> Written task: Output the data below in full, character for character.

> Spatial relationship records:
■ ■ ■ ■ ■

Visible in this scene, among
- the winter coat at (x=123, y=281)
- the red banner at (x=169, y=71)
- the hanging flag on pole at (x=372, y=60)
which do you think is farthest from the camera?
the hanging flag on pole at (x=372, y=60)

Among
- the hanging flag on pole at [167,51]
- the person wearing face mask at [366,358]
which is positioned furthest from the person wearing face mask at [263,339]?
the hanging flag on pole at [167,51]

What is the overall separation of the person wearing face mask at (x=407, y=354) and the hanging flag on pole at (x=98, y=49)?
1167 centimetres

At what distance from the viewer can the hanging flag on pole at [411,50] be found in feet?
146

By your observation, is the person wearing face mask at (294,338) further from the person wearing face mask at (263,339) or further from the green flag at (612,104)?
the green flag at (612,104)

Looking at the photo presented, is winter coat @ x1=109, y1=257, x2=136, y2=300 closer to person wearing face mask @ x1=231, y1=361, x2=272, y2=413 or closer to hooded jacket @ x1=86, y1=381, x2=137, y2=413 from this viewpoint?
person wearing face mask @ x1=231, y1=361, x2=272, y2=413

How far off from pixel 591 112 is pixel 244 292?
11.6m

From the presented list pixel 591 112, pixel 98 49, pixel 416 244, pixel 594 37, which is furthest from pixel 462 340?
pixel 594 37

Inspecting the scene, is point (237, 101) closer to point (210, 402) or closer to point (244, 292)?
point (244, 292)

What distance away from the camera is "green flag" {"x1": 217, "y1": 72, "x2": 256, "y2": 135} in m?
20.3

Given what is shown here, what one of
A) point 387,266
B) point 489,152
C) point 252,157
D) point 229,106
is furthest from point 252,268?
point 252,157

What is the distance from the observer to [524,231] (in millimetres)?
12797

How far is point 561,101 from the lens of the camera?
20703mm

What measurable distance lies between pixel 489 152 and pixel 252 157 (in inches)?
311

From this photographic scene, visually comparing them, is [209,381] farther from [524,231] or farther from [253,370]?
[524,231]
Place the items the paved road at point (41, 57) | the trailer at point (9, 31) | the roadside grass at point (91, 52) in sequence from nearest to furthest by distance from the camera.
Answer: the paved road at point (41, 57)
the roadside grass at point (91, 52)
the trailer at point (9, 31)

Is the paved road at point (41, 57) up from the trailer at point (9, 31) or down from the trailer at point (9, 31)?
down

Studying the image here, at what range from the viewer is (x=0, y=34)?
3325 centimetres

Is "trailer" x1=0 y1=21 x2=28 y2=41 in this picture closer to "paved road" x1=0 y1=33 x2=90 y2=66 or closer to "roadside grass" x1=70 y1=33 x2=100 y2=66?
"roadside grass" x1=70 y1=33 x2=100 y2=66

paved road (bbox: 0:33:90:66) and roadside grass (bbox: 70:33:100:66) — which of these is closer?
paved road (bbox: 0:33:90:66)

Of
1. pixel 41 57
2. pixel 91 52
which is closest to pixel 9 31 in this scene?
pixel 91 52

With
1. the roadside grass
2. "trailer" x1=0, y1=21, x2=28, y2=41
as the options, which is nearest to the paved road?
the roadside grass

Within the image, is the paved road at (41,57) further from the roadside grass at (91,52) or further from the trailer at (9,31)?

■ ■ ■ ■ ■

> Solved exercise:
Visible in this scene, among
- the winter coat at (x=123, y=281)
- the red banner at (x=169, y=71)
- the hanging flag on pole at (x=372, y=60)
which do you think is farthest from the camera?
the hanging flag on pole at (x=372, y=60)

Among
- the hanging flag on pole at [167,51]
- the person wearing face mask at [366,358]
which is positioned furthest from the person wearing face mask at [263,339]?
the hanging flag on pole at [167,51]

What is the overall separation of the person wearing face mask at (x=407, y=354) and the hanging flag on pole at (x=98, y=49)?
1167 centimetres

At what distance from the viewer can the hanging flag on pole at [411,50] be found in feet?
146

By your observation, is the person wearing face mask at (294,338) further from the person wearing face mask at (263,339) or further from the green flag at (612,104)?
the green flag at (612,104)

Looking at the photo presented, is winter coat @ x1=109, y1=257, x2=136, y2=300 closer to person wearing face mask @ x1=231, y1=361, x2=272, y2=413 or closer to hooded jacket @ x1=86, y1=381, x2=137, y2=413 from this viewpoint?
person wearing face mask @ x1=231, y1=361, x2=272, y2=413

How far off from pixel 591 112 is pixel 244 292?
11.6m

From the presented list pixel 591 112, pixel 98 49, pixel 416 244, pixel 594 37, which is furthest from pixel 462 340?
pixel 594 37

Inspecting the scene, is point (237, 101) closer to point (210, 402) or closer to point (244, 292)?
point (244, 292)

What distance away from the camera is "green flag" {"x1": 217, "y1": 72, "x2": 256, "y2": 135} in m?
20.3

Given what is shown here, what one of
A) point 387,266
B) point 489,152
C) point 252,157
D) point 229,106
is furthest from point 252,268?
point 252,157

What is the distance from the observer to [524,231] (in millimetres)?
12797

How far is point 561,101 from the lens of the camera?
20703mm

What measurable distance lies between pixel 489 152 and pixel 252 157 (in inches)?
311

From this photographic scene, visually comparing them, is [209,381] farther from [524,231] or farther from [253,370]?
[524,231]
Place the items the paved road at point (41, 57) | the trailer at point (9, 31) | the roadside grass at point (91, 52) in sequence from nearest to furthest by distance from the camera.
Answer: the paved road at point (41, 57)
the roadside grass at point (91, 52)
the trailer at point (9, 31)

Is the paved road at point (41, 57) up from the trailer at point (9, 31) or down from the trailer at point (9, 31)?
down

Studying the image here, at what range from the viewer is (x=0, y=34)?
3325 centimetres

Is "trailer" x1=0 y1=21 x2=28 y2=41 in this picture closer to "paved road" x1=0 y1=33 x2=90 y2=66 or closer to "roadside grass" x1=70 y1=33 x2=100 y2=66?
"roadside grass" x1=70 y1=33 x2=100 y2=66

paved road (bbox: 0:33:90:66) and roadside grass (bbox: 70:33:100:66) — which of these is closer?
paved road (bbox: 0:33:90:66)

Of
1. pixel 41 57
2. pixel 91 52
which is closest to pixel 9 31 in this scene?
pixel 91 52

With
1. the roadside grass
2. "trailer" x1=0, y1=21, x2=28, y2=41
as the options, which is nearest to the paved road?
the roadside grass

Within the image, is the paved road at (41,57) further from the roadside grass at (91,52) or further from the trailer at (9,31)?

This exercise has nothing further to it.